◆ Text block ◆
——————

It is for the foregoing reasons, that criminal defense attorneys overwhelmingly advise clients not to make spontaneous statements, never waive their Miranda Rights and not to participate in interrogations conducted by law enforcement.
Failure to Record a Confession Can Lead to an Unjust Result
Feverishly taking notes while a suspect answers questions or later drafting a police report from memory can hardly be considered an accurate method of memorializing a suspect’s statements. When you consider the enormous weight that a jury will attribute to the accused’s own words, it would seem that justice would demand a careful preservation of this testimonial evidence. This month, even the International Association of Chiefs of Police warned that “confessions may need to be recorded in order to withstand increased judicial or legislative scrutiny in the coming years.”

——————

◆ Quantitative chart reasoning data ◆
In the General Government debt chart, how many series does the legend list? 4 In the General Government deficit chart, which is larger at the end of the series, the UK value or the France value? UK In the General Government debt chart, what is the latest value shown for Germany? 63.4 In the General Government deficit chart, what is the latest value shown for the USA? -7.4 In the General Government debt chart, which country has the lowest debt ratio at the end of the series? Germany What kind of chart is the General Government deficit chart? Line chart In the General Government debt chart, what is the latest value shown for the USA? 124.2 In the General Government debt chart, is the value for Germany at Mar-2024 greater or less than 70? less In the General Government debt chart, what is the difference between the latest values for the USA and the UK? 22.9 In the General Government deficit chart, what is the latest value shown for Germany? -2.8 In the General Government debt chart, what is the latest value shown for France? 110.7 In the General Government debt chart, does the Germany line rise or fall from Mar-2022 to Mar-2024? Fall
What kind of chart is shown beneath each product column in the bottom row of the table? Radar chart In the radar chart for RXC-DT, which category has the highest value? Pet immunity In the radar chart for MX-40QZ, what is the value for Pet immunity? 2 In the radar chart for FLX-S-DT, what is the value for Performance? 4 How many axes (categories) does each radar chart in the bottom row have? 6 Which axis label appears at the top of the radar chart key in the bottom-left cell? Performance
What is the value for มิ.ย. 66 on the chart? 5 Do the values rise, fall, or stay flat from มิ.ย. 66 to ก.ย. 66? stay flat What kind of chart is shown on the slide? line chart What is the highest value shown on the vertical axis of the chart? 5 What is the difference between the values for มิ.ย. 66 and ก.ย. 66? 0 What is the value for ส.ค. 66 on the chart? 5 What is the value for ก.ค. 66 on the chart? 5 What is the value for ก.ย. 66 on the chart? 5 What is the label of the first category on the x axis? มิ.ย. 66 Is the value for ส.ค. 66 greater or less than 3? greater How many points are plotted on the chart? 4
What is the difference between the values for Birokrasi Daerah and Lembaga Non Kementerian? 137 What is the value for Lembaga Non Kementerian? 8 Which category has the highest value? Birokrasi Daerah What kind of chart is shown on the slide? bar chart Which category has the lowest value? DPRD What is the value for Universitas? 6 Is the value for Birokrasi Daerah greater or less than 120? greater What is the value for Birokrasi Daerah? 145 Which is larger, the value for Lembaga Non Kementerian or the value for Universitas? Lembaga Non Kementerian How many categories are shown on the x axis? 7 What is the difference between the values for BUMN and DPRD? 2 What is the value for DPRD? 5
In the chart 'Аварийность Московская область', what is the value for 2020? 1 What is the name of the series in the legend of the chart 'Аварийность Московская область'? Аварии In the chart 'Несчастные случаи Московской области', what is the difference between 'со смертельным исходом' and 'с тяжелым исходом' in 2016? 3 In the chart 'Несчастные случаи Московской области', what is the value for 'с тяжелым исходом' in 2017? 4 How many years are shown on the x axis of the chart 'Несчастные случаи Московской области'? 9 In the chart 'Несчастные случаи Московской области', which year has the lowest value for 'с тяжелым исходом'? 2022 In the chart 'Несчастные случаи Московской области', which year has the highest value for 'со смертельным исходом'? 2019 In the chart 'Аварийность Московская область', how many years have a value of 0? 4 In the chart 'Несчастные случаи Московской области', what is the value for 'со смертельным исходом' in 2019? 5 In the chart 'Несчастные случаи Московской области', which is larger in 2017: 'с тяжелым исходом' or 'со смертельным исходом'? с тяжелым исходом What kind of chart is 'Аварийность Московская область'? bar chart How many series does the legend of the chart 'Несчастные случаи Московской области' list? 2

——————

◆ Task A ◆
In the passage on recording confessions, which organization warned that confessions may need to be recorded?
◆ Task B ◆
Does each statement agree with the passage on recording confessions? Answer yes or no for each, and quote the words that decide it. (i) Criminal defense attorneys overwhelmingly advise clients to waive their Miranda Rights. (ii) Drafting a police report from memory is called an accurate method of memorializing a suspect's statements. (iii) The police chiefs' warning was issued this month.
◆ Task C ◆
Return the portion of the passage on recording confessions between "It is for the" and "by law enforcement.", inclusive.

◆ Problem solution A ◆
The International Association of Chiefs of Police.

◆ Problem solution B ◆
(i) No: "never waive their Miranda Rights"
(ii) No: "can hardly be considered an accurate method of memorializing a suspect’s statements"
(iii) Yes: "This month, even the International Association of Chiefs of Police warned"

◆ Problem solution C ◆
It is for the foregoing reasons, that criminal defense attorneys overwhelmingly advise clients not to make spontaneous statements, never waive their Miranda Rights and not to participate in interrogations conducted by law enforcement.